Several months ago I sent a note to Ward Shumaker, the San-Francisco-based illustrator who did a lot of work for Banana Republic in the catalog days. He in turn put me in contact with catalog Production Artist, Mike Madrid. Mike got his start at Banana, and stayed on through the end of the catalog era, and beyond—with a long career as an art director at Gap and Old Navy.
Mike generously offered to answer all of my most geeky questions and has been a treasure trove of information and material. I’m pleased to share with you his behind-the-scenes story of the Banana Republic Catalog in his own words, compiled from our email and telephone interviews.
The Early Days at BR
I got a freelance job as a production artist at Banana Republic right after I graduated from college. I finished school at the end of my fall semester in 1983, and I literally started work that first week of January. I had shopped at the BR store on Polk Street, so I thought it was a cool gig. I remember they had five stores at the time, because I had to do the different versions of the little banner that ran on the top corner of the cover.
It was a really bare-bones operation. Kevin Sarkki and Rob Stein were still on staff at the time, and they mainly did the product illustrations for the catalogs. Rob had started doing some of the cover illustrations by the time I had started.
We were on Townsend Street over by Caltrain for a little while and then within three or four months we moved into a space on Bluxome Street that housed the old headquarters for Victoria’s Secret. In the teens and 20s it had been a slaughterhouse; we were told the floors tilted slightly because the blood had to drain off.
In 1987 the inspectors insisted we move out of the building immediately; it was a big old brick building, not at all safe. Sadly, it ended up falling down in the 1989 Loma Prieta Earthquake and some people outside were killed. (Photos and information of the Bluxome street collapse. Another photo here)
Gap had bought BR (in 1983) about a year and a half before I started, which is one of the reasons that made it pretty appealing to me to work there. I know a lot of people have this idea that Gap ruined it (BR) but in the beginning Gap had a hands-off policy with certain aspects of the company. They brought in a lot of the infrastructure to do a lot of the stuff like the accounting, the fulfillment for the catalog and the phone bank, that kind of stuff. They were very “hands off “ with the creative and the catalog… that was really Mel and Patricia’s thing. And I think to some degree the product was really her thing. As they started getting away from the surplus and started to really make new product, Gap brought some merchandise people to work with her to develop the lines and as there got to be more stores, to bring in different ideas of what you need to fill a store.
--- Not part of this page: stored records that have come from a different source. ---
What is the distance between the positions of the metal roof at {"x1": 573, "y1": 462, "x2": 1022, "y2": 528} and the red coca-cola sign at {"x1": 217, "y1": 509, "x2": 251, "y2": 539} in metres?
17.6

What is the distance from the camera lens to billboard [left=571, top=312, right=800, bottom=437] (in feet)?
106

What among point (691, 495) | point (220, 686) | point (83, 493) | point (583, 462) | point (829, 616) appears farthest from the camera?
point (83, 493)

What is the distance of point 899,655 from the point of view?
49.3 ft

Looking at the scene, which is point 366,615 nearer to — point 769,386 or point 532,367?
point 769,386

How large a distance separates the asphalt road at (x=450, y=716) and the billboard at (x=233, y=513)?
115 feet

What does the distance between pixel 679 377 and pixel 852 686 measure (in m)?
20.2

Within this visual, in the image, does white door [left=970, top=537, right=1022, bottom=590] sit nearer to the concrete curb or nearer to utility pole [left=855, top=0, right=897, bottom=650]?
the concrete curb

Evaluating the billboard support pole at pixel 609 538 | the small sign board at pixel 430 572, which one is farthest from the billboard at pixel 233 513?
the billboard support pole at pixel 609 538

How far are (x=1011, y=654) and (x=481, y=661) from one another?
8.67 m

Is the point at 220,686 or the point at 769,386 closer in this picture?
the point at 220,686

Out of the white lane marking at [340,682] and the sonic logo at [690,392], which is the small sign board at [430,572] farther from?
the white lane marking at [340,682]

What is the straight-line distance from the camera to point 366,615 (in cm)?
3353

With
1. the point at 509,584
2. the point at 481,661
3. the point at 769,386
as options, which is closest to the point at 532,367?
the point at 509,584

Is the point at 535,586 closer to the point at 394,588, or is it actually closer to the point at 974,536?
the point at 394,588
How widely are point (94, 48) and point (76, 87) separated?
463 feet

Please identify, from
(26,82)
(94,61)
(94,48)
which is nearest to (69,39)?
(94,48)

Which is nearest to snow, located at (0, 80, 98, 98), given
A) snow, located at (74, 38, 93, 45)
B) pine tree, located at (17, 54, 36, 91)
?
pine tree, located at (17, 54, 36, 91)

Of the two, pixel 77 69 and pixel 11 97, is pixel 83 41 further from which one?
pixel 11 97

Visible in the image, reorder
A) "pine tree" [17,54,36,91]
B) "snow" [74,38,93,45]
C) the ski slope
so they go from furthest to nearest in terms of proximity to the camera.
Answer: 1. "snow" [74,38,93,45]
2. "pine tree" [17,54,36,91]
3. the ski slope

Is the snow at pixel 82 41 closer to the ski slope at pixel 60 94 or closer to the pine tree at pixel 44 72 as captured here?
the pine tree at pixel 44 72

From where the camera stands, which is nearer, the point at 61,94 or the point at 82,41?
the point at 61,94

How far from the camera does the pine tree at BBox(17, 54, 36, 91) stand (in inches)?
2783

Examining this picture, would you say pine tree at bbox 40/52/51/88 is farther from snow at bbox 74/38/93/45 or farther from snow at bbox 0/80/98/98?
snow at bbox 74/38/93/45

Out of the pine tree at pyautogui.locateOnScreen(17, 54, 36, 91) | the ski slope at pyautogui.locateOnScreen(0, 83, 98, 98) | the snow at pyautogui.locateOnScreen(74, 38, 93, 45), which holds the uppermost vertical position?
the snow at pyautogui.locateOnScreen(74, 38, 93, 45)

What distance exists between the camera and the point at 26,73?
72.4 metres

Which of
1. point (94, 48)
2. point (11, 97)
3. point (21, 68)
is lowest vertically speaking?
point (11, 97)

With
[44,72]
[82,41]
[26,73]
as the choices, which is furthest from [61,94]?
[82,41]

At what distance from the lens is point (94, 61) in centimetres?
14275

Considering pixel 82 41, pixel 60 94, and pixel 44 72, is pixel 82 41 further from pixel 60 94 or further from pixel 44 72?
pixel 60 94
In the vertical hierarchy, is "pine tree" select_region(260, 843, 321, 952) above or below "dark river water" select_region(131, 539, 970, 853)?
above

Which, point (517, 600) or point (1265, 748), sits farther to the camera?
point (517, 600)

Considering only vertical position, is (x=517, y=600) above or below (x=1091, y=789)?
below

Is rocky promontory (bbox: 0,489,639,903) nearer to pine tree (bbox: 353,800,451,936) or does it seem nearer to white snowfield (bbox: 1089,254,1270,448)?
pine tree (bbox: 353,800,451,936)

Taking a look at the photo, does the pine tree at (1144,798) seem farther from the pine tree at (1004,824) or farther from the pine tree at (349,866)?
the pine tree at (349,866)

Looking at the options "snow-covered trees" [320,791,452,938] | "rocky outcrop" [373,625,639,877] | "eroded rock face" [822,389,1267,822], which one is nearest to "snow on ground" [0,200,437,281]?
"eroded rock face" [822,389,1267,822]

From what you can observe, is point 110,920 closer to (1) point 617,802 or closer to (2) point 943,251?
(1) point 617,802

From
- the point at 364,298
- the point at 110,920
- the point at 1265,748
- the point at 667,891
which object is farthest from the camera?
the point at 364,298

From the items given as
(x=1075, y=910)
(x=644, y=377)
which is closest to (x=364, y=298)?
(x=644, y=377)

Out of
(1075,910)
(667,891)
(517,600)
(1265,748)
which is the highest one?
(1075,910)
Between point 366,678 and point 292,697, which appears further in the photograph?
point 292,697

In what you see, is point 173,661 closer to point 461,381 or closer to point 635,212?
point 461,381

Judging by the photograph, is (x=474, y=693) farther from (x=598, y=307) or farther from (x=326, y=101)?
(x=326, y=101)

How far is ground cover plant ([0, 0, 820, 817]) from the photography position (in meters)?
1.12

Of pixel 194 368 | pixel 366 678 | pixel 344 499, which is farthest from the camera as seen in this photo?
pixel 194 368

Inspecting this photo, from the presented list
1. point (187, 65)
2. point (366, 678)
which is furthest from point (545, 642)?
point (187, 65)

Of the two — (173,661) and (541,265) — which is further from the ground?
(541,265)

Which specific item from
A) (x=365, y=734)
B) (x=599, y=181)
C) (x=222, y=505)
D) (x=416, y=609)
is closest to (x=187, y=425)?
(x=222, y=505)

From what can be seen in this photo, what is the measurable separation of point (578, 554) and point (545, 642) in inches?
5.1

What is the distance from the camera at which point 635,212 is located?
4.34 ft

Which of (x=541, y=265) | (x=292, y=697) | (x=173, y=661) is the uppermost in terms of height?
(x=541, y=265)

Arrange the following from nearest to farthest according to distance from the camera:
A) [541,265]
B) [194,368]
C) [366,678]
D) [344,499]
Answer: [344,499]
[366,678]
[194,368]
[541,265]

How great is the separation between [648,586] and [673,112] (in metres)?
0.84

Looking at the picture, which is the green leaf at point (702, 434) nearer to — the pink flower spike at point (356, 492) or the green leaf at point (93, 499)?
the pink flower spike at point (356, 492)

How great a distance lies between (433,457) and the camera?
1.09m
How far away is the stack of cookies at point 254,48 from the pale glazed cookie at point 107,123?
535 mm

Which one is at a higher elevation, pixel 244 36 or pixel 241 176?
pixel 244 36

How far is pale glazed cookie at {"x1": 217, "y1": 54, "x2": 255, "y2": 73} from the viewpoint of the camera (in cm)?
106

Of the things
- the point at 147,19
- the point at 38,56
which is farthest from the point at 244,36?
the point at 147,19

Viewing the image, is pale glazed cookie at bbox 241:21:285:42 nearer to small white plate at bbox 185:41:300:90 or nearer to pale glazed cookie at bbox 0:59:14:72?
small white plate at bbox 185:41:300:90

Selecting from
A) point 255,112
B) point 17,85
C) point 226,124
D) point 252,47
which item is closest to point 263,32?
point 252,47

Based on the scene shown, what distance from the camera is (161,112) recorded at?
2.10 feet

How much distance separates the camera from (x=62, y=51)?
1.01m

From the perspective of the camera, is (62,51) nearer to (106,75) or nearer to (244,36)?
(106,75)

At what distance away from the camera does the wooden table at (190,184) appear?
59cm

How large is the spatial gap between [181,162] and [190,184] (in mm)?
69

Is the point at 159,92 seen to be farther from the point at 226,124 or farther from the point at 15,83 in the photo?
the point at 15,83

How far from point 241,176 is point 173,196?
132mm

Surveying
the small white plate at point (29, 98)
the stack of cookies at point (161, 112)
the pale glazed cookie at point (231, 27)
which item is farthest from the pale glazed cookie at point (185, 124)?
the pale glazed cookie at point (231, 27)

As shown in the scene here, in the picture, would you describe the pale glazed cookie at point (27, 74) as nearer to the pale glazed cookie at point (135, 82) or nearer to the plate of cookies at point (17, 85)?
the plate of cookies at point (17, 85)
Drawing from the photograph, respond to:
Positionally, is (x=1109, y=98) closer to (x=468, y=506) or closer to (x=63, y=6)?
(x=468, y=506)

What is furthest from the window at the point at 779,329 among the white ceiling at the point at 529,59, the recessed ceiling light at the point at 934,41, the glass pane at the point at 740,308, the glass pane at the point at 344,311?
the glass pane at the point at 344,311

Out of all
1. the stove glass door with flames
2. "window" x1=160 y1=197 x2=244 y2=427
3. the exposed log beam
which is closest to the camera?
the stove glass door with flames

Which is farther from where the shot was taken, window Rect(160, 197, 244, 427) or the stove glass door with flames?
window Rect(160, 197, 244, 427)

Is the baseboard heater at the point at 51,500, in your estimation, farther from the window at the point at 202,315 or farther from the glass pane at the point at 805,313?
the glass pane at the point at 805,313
Each season we would usually do an initial catalog that would have one of the Zieglers’ travel journals as the theme. So you’d have one big deadline, and then a little bit of downtime. Then we would do an “update” version of the same catalog with the same content but a new cover and perhaps a page or two of new merchandise.
Eventually we started to create new editorial themes for the ‘update’ issues like “What to Wear Where,” and refresh more of the product inside. So it got to the point where we constantly had something in the works, and the pace became more hectic.
The Zieglers provided overall creative direction. Mel managed the editorial content and Patricia oversaw the illustration and design. As Mel got more involved in the business side and Patricia focused more on the clothing design, they became less involved with the catalog on a daily basis. They were also traveling quite a bit to the locations that would provide the themes for the catalogs. Mel would write his travel journals and Patricia would do the illustrations. She would also be developing the merchandise that would tie-in with those location-specific travel themes—Africa, Britain, etc.
Then there were the ‘editorial’ illustrations. Those would be for the covers and for the theme of each catalog. When Terry Stelling was there, that was more his area, while he had me manage the product illustrations.
We used a variety of Bay Area artists. We were coming from a pretty specific sensibility, so their work had to fit within that. Patricia Ziegler had been the original artist, so everything that followed had to be an evolution of that style. There was an emphasis on everything looking hand-drawn, as though it was from a traveler’s sketchbook.
We were also going for a New Yorker magazine kind of feel in terms of being smart and witty. Then we were trying to maintain an updated British Empire sensibility/1930s travel magazine feeling with the design of the catalog. So those were the parameters that the illustrators worked within.
We always knew things were not right if the work looked TOO slick.